Liu Xingyu, Li Guangdi, Yang Lanqing, Pan Na, Tang Shizhong, Yu Chi, Zhang Qiang, Zeng Linghua, Goswami Ashutosh, Deng Keqi, Liao Xingzhuan, Tian You, Wu Yabin
Department of Pediatric Orthopedics, Shanghai Children's Medical Center GuiZhou Hospital, Shanghai Jiao Tong University School of Medicine, Guiyang 550081, Guizhou Province, China.
Department of Orthopedic Surgery, Affiliated Hospital of Guizhou Medical University, Guiyang 550001, Guizhou Province, China.
Int Immunopharmacol. 2025 Jul 28;163:115272. doi: 10.1016/j.intimp.2025.115272.
Circular RNAs (circRNAs) are increasingly recognized as pivotal factors in the pathogenesis of osteoarthritis (OA). CircPVT1 (ID has_circ_0001821), a circRNA family member, plays a substantial role in the progression of various human diseases; however, its specific function in OA remains to be clarified. This study aims to elucidate the expression patterns and interactions among circPVT1, miR-550a-3p, and CX3CR1 in OA, to establish a circPVT1-miR-550a-3p-CX3CR1 competitive endogenous RNA (ceRNA) network, and to evaluate its role in OA chondrocytes and its potential clinical implications.
First, a ceRNA network involving circPVT1, miR-550a-3p, and CX3CR1 was constructed using bioinformatics tools. Subsequently, direct targeting relationships between circPVT1 and miR-550a-3p, as well as between miR-550a-3p and CX3CR1, were confirmed through dual-luciferase reporter assays. Lastly, the expression patterns and interactions of circPVT1, miR-550a-3p, and CX3CR1 in OA chondrocytes, as well as their impact on chondrocyte proliferation, apoptosis, inflammatory responses, and extracellular matrix regulation, were studied using techniques such as real-time quantitative PCR, Western blot, CCK-8 cell proliferation assay, flow cytometry, and ELISA.

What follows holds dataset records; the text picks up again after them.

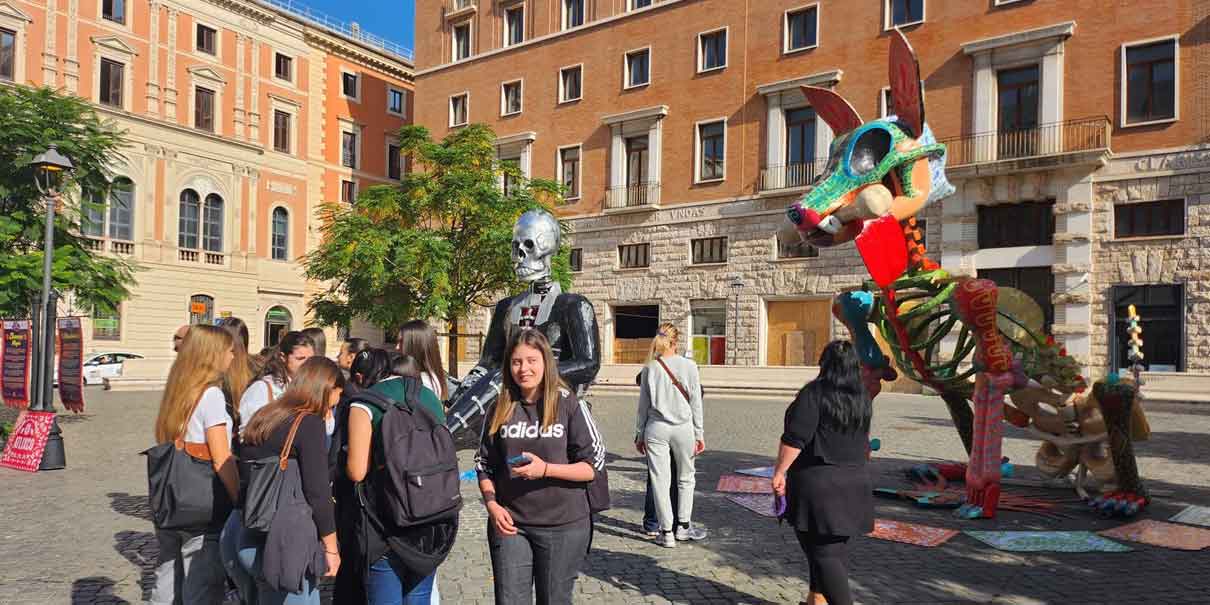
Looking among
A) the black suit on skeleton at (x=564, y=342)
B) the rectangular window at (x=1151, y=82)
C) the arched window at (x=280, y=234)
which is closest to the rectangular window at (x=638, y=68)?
the rectangular window at (x=1151, y=82)

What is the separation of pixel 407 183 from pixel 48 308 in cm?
1272

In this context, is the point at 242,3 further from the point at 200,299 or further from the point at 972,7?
the point at 972,7

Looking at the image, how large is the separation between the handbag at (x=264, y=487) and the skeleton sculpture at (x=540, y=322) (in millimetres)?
1506

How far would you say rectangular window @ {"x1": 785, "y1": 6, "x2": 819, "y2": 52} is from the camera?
2756cm

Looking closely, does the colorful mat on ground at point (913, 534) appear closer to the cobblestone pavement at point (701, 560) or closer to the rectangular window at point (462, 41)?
the cobblestone pavement at point (701, 560)

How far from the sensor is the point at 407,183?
23219mm

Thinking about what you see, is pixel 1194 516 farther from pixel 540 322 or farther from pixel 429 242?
pixel 429 242

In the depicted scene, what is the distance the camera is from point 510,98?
35562 millimetres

The results indicate that circPVT1 is abnormally upregulated in OA chondrocytes. The aberrant expression of circPVT1 impacts chondrocyte proliferation, apoptosis, inflammatory responses, and the synthesis and degradation of the extracellular matrix. Moreover, circPVT1 upregulates CX3CR1 expression by inhibiting miR-550a-3p, thereby affecting the pathological state of OA chondrocytes.
Elevated expression of circPVT1 in OA chondrocytes indicates a poor prognosis for OA patients. CircPVT1 acts as a ceRNA, competing with miR-550a-3p and weakening its inhibition of CX3CR1, thus boosting CX3CR1 levels, subsequently affecting chondrocyte growth and cell death, the release of inflammatory mediators, and both the formation and breakdown of the extracellular matrix. These findings suggest that circPVT1 could be an important biomarker and therapeutic target for OA.
环状RNA(circRNAs)日益被认为是骨关节炎(OA)发病机制中的关键因素。CircPVT1(ID为has_circ_0001821),作为circRNA家族成员,在多种人类疾病的进展中发挥重要作用;然而,其在OA中的具体功能仍有待阐明。本研究旨在阐明circPVT1、miR-550a-3p和CX3CR1在OA中的表达模式及相互作用,建立circPVT1-miR-550a-3p-CX3CR1竞争性内源RNA(ceRNA)网络,并评估其在OA软骨细胞中的作用及其潜在临床意义。
首先,利用生物信息学工具构建包含circPVT1、miR-550a-3p和CX3CR1的ceRNA网络。随后,通过双荧光素酶报告基因检测证实circPVT1与miR-550a-3p以及miR-550a-3p与CX3CR1之间的直接靶向关系。最后,运用实时定量PCR、蛋白质免疫印迹、CCK-8细胞增殖检测、流式细胞术和酶联免疫吸附测定等技术,研究circPVT1、miR-550a-3p和CX3CR1在OA软骨细胞中的表达模式及相互作用,以及它们对软骨细胞增殖、凋亡、炎症反应和细胞外基质调节的影响。
结果表明,circPVT1在OA软骨细胞中异常上调。circPVT1的异常表达影响软骨细胞的增殖、凋亡、炎症反应以及细胞外基质的合成与降解。此外,circPVT1通过抑制miR-550a-3p上调CX3CR1表达,从而影响OA软骨细胞的病理状态。
OA软骨细胞中circPVT1表达升高表明OA患者预后不良。CircPVT1作为ceRNA,与miR-550a-3p竞争并减弱其对CX3CR1的抑制作用,从而提高CX3CR1水平,进而影响软骨细胞生长和细胞死亡、炎症介质释放以及细胞外基质的形成与分解。这些发现提示circPVT1可能是OA的重要生物标志物和治疗靶点。